__Try it__:
Both the line with "category: hyenaspotted" and the line with "scientific name: Odocoileus hemionus" in the records below must appear in the output, along with every line between them, exactly and with nothing added.

__Stored data entries__:
..............................
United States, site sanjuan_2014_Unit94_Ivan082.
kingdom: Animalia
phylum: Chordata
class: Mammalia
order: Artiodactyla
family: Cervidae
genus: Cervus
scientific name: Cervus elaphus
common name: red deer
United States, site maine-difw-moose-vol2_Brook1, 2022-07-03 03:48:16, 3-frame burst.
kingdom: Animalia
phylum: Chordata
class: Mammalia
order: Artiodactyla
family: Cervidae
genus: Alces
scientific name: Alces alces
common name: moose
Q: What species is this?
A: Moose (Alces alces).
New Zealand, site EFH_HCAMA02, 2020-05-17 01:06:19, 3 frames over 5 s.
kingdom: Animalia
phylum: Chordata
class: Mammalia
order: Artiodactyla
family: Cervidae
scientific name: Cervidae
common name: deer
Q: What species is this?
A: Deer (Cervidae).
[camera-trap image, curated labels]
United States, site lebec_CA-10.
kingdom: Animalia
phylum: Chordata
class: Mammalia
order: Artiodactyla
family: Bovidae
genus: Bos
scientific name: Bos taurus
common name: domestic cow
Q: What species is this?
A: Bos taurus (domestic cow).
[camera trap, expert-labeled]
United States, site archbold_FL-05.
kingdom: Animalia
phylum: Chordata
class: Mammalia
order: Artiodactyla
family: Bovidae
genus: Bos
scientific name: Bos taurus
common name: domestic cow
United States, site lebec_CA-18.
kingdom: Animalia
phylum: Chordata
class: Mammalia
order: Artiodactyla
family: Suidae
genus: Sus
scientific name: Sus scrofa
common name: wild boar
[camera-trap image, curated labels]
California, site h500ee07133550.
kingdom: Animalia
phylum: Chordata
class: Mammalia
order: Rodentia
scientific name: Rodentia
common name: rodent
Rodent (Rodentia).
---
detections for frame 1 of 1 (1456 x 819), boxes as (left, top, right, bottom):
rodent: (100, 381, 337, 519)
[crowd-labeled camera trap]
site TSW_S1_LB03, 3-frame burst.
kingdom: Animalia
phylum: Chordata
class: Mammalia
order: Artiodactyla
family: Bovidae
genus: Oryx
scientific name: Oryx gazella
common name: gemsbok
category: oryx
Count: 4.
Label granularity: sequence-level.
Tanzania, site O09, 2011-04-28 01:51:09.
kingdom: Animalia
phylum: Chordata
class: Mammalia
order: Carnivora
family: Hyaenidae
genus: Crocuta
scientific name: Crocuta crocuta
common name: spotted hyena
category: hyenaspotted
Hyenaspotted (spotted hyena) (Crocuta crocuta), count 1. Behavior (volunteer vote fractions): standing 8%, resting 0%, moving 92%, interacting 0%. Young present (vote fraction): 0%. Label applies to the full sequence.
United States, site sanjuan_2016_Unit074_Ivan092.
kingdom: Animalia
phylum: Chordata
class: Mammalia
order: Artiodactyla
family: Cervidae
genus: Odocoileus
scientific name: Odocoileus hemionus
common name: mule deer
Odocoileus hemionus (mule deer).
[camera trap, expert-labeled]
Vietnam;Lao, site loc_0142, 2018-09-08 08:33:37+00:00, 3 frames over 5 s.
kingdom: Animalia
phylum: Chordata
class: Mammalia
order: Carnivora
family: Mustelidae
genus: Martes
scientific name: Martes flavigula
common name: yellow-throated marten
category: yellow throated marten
..............................
__Answer space__:
category: hyenaspotted
Hyenaspotted (spotted hyena) (Crocuta crocuta), count 1. Behavior (volunteer vote fractions): standing 8%, resting 0%, moving 92%, interacting 0%. Young present (vote fraction): 0%. Label applies to the full sequence.
United States, site sanjuan_2016_Unit074_Ivan092.
kingdom: Animalia
phylum: Chordata
class: Mammalia
order: Artiodactyla
family: Cervidae
genus: Odocoileus
scientific name: Odocoileus hemionus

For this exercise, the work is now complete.